Here is the CQL benchmark:
https://gist.github.com/rklaehn/9089304#file-cassandratestminimized-scala

I have written the exact same thing using the thrift API of astyanax, and I
am getting much better performance. Each insert of 10000 name/values takes
0.04s using a ColumnListMutation. When I use async calls for both programs,
as suggested by somebody on Stackoverflow, the difference gets even larger.
The CQL insert remains at 0.5s per insert on average, whereas the
astyanax ColumnListMutation
approach takes 0.01s per insert on average, even on my test cluster. That's
the kind of performance I need.

Here is the thrift benchmark, modified from an ast example:
https://gist.github.com/rklaehn/9089304#file-astclient-java

I realize that running on a test cluster on localhost is not a 100%
realistic test. But nevertheless you would expect both tests to have
roughly similar performance.

I saw a few suggestions to create a table with CQL and fill it using the
thrift API. For example in this thread
http://mail-archives.apache.org/mod_mbox/cassandra-user/201309.mbox/%3c523334b8.8070...@gmail.com%3E.
But I would very much prefer to use pure CQL for this. It seems that
the
thrift API is considered deprecated, so I would not feel comfortable
starting a new project using a legacy API.
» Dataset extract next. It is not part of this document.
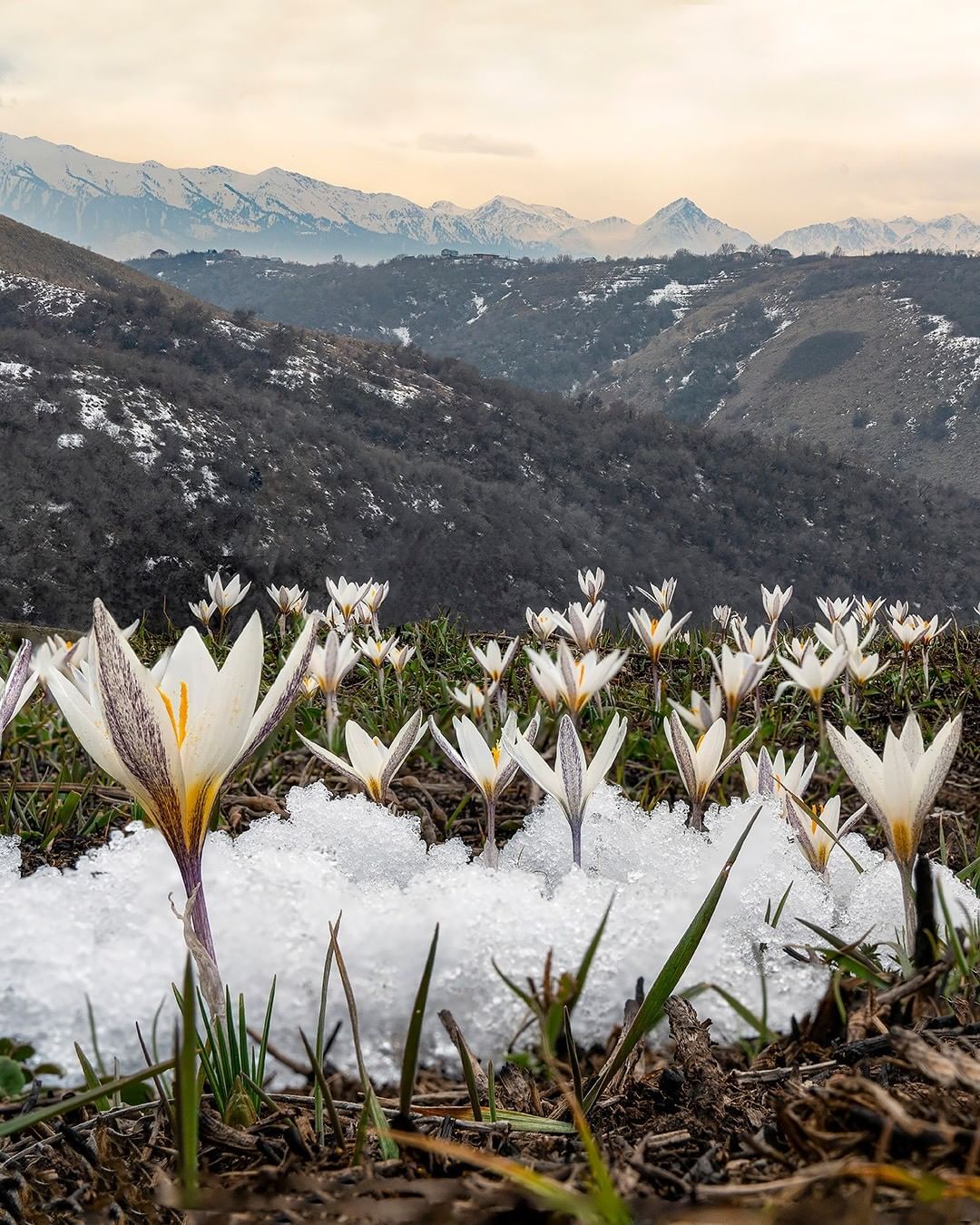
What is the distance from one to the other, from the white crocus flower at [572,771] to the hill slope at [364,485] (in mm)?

I already posted a question on SO about this, but did not get any
satisfactory answer. Just general performance tuning tips that do nothing
to explain the difference between the CQL and thrift approaches.
http://stackoverflow.com/questions/21778671/cassandra-how-to-insert-a-new-wide-row-with-good-performance-using-cql

Am I doing something wrong, or is this a fundamental limitation of CQL. If
the latter is the case, what's the plan to mitigate the issue?

There is a JIRA issue about this (
https://issues.apache.org/jira/browse/CASSANDRA-5959 ), but it is marked as
a duplicate of https://issues.apache.org/jira/browse/CASSANDRA-4693 . But
according to my benchmarks batch prepared statements do not solve this
issue!

I would really appreciate any help on this issue. The telemetry data I
would like to import into C* for testing contains ~2*10^12 samples, where
each sample consists of time, value and status. If quick batch insertion is
not possible, I would not even be able to insert it in an acceptable time.